> Passage shown:
** start **

I gave up on bike insurance years ago since it was such a huge proportion of the bikes value to not be worth it, so the house insurance will cover it in the house only.

They've always been well locked, and if on a car bike rack never left anywhere unattended. If I went on hols with them they would be covered over in the car.

If they are really posh bikes then something like the seatpost, stem or brakes wouldn't be locked and worth nicking, so inside or with me were the only options


----------



## ob1 (Sep 25, 2007)

I have had a claim met by the CIS for two cycles stolen from the rear of our motorhome under our House Contents policy, the limit was £1000 on each.

Another point to be careful off is that for some unknown reason the majority of insurers exclude electric cycles. I cannot understand this exclusion as many 'normal' cycles can be dearer than the electric types. Again, the CIS do not differentiate and cover up to £1000.

Ron


----------



## DTPCHEMICALS (Jul 24, 2006)

Just google "electric bike insurance" and then give one or two a call

DAve p


----------



## wakk44 (Jun 15, 2006)

ob1 said:


> I have had a claim met by the CIS for two cycles stolen from the rear of our motorhome under our House Contents policy, the limit was £1000 on each.
> 
> Another point to be careful off is that for some unknown reason the majority of insurers exclude electric cycles. I cannot understand this exclusion as many 'normal' cycles can be dearer than the electric types. Again, the CIS do not differentiate and cover up to £1000.

** end **

> Goal 1: Locate each line in the records below that contains the word "distance", and copy every such line.

> Records shown:
** start **

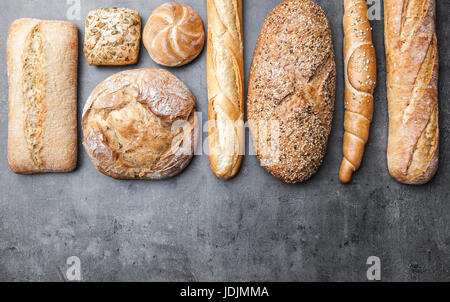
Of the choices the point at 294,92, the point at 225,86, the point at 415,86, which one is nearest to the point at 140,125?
the point at 225,86

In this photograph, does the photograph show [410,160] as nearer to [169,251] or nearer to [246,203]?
[246,203]

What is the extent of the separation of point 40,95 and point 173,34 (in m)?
1.07

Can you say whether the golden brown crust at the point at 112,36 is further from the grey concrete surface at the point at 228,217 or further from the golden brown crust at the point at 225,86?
the golden brown crust at the point at 225,86

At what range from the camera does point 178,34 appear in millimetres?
2117

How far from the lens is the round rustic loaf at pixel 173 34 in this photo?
212 cm

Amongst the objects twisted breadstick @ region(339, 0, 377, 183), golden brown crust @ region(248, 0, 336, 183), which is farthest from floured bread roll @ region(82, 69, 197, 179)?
twisted breadstick @ region(339, 0, 377, 183)

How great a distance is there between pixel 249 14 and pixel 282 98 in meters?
0.74

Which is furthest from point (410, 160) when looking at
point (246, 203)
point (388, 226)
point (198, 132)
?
point (198, 132)

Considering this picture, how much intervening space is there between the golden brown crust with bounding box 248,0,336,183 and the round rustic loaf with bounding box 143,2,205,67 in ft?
1.61

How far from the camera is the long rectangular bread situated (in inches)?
88.2

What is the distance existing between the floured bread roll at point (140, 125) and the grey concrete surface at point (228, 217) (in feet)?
0.57

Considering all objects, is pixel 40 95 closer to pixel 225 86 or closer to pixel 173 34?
pixel 173 34

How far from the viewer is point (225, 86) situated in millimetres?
2094

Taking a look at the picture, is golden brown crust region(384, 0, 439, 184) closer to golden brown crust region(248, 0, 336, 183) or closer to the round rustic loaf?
golden brown crust region(248, 0, 336, 183)
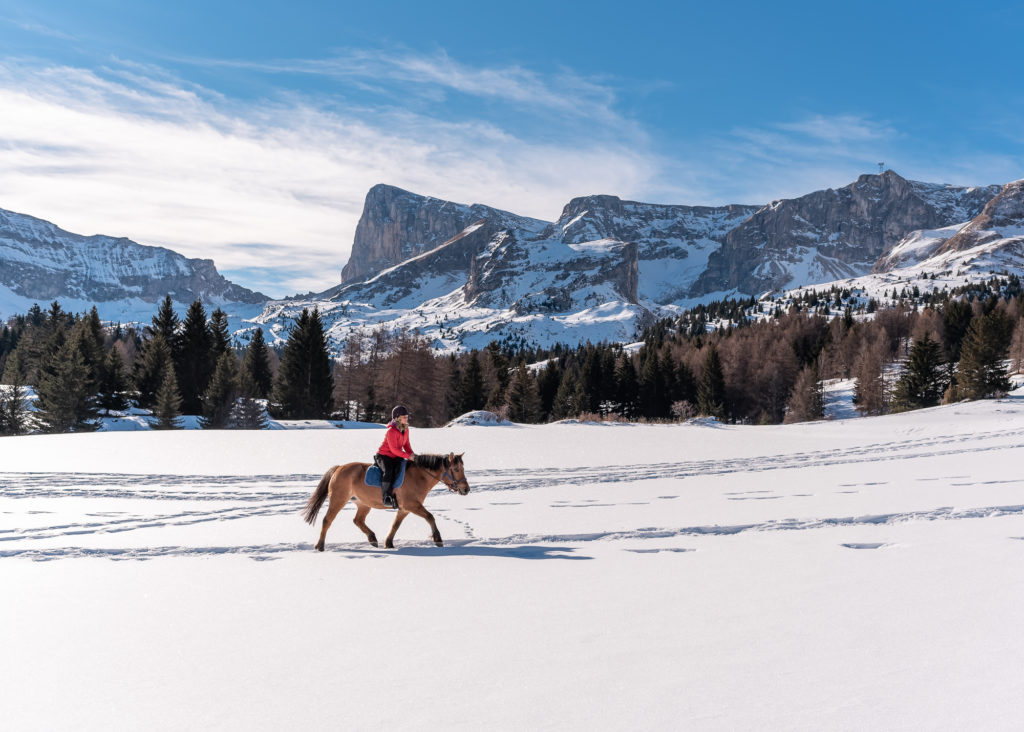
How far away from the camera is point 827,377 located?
3898 inches

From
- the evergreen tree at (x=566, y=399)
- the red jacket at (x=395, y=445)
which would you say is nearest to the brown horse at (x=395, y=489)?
the red jacket at (x=395, y=445)

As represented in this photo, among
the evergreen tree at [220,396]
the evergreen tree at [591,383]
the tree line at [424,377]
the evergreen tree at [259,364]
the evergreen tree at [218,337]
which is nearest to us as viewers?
the evergreen tree at [220,396]

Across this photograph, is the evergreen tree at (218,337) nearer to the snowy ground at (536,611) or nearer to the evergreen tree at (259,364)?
the evergreen tree at (259,364)

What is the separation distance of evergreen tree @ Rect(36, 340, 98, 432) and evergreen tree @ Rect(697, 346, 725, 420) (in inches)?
2466

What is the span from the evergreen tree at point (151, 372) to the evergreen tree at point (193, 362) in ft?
10.6

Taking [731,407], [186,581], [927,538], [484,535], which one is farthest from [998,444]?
[731,407]

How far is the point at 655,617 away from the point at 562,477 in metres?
11.3

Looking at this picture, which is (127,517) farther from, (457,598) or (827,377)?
(827,377)

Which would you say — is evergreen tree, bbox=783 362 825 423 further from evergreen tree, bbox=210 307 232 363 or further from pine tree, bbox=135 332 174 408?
pine tree, bbox=135 332 174 408

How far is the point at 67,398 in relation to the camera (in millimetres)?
42969

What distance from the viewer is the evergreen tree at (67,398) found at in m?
42.6

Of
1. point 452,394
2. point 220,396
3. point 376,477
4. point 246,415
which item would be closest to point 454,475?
point 376,477

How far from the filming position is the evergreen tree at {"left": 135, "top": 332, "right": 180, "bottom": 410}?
49875 mm

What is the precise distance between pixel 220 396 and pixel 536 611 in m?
48.0
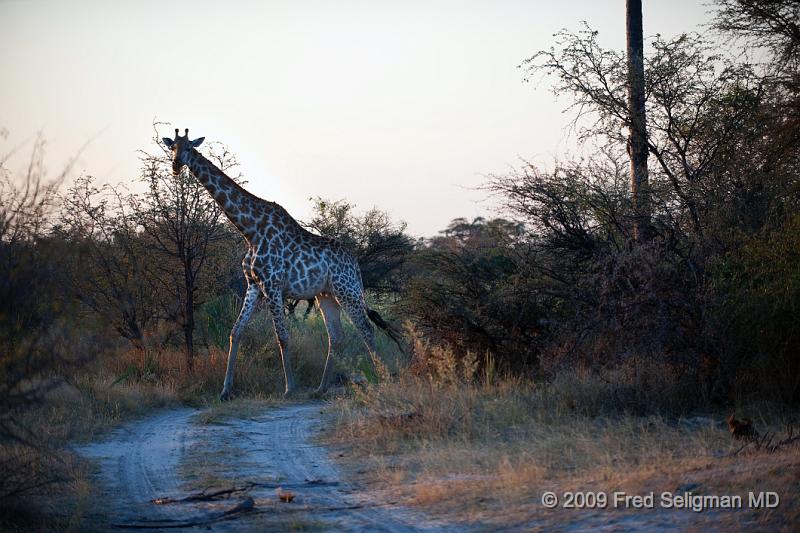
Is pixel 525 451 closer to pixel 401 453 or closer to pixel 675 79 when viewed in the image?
pixel 401 453

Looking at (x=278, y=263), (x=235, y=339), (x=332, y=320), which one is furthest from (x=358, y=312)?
(x=235, y=339)

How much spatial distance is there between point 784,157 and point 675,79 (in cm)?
251

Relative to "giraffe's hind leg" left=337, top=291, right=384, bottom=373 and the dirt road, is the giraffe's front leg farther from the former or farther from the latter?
the dirt road

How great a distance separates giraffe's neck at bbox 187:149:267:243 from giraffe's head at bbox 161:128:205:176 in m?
0.09

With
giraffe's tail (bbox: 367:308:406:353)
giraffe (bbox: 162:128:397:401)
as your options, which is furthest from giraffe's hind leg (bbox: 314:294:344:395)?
giraffe's tail (bbox: 367:308:406:353)

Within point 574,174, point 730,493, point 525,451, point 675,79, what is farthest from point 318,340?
point 730,493

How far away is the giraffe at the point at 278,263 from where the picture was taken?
487 inches

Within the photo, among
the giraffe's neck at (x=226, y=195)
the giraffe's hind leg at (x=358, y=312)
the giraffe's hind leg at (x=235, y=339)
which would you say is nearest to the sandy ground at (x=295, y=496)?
the giraffe's hind leg at (x=235, y=339)

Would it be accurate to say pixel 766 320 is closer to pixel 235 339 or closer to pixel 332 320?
pixel 332 320

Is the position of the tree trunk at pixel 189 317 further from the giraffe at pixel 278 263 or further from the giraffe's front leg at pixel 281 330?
the giraffe's front leg at pixel 281 330

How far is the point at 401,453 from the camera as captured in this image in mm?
7777

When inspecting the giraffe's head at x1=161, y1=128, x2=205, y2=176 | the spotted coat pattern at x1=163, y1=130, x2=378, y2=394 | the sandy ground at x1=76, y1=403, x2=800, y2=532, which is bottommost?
the sandy ground at x1=76, y1=403, x2=800, y2=532

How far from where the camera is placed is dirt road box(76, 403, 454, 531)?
227 inches

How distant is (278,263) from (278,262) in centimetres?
2
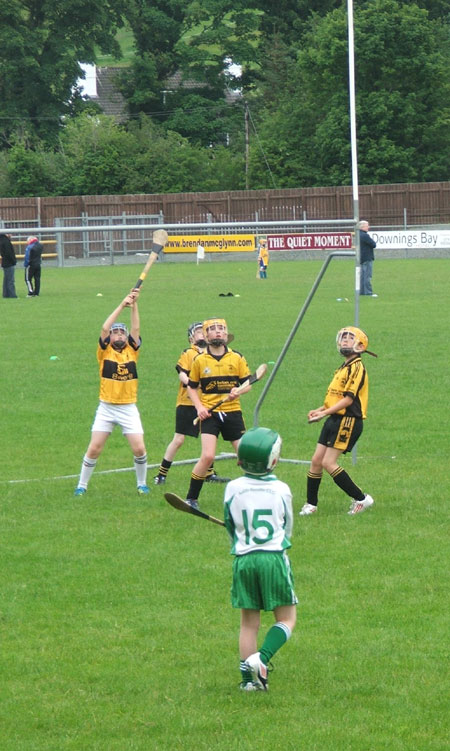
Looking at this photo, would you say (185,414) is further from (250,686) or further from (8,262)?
(8,262)

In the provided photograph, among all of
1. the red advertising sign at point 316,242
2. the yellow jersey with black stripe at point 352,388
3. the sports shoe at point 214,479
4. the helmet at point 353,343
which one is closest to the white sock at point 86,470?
the sports shoe at point 214,479

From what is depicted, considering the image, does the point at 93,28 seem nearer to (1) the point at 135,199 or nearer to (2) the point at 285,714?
(1) the point at 135,199

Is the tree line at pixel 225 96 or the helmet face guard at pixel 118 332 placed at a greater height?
the tree line at pixel 225 96

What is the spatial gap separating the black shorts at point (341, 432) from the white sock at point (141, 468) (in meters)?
1.99

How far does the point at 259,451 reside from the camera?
260 inches

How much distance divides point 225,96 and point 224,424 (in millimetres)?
85544

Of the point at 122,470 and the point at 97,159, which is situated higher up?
the point at 97,159

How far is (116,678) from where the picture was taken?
7141 mm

** end **

> Goal 2: Extend the forum thread on bicycle insurance above, picking up directly after its final sentence.

> Exercise output 1:
How great a distance is there between pixel 249 14 and pixel 282 98 in meters?
What is the distance existing between the floured bread roll at point (140, 125) and the grey concrete surface at point (228, 217) (in feet)?
What is the separation distance of evergreen tree @ Rect(36, 340, 98, 432) and evergreen tree @ Rect(697, 346, 725, 420) (in inches)?
What distance from the viewer is the evergreen tree at (67,398) found at in m?
What is the precise distance between pixel 220 396 and pixel 536 611 in m?
How much spatial distance is there between point 784,157 and point 675,79 (in cm)?
How great a distance separates giraffe's neck at bbox 187:149:267:243 from giraffe's head at bbox 161:128:205:176 in m?
How much distance divides point 225,96 and point 224,424 (in millimetres)?

> Exercise output 2:
> 
> Ron


I also claimed for my sons bike through CIS home insurance,even though it was stolen away from the house they paid up with no quibbles,very good company to deal with 

I agree with whoever said that getting an older bike that is not so much of a target for thieves is preferable,(thanks Geoff  )

also if you have expensive bikes or electric bikes then it is essential to keep them out of sight,which is ok if you have a motorhome with a garage,I would never leave a valuable bike on a bike rack even if locked in place-out of sight,out of mind :wink:


----------



## DTPCHEMICALS (Jul 24, 2006)

wak44 also if you have expensive bikes or electric bikes then it is essential to keep them out of sight,which is ok if you have a motorhome with a garage,I would never leave a valuable bike on a bike rack even if locked in place-out of sight,out of mind 
................
And what do you do with them if you ride int a village and want to walk around, have a meal for instance.
Personaly I lock and chain them to a lamp post or fence if available.

dave p


----------



## jimmyd0g (Oct 22, 2009)

Those of you who are thinking along the lines of 'bike insurance - not worth it due to exclusions', please think again - if only for one situation that all cyclists put to the back of their minds. All bicycle insurance policies that I've ever had include a death benefit clause. When the first Mrs jimmyd0g was killed when cycling to work 4 1/2 years ago the insurance paid many thousands of pounds. Morbid? All cyclists are aware that the roads can be dangerous places. Putting money ahead of emotion? Well the money came in handy for my youngish step-sons. So, whilst I sympathise with the o/p I would not personally give up on cycle insurance just in case the worst really did come to the worst & I was killed whilst riding.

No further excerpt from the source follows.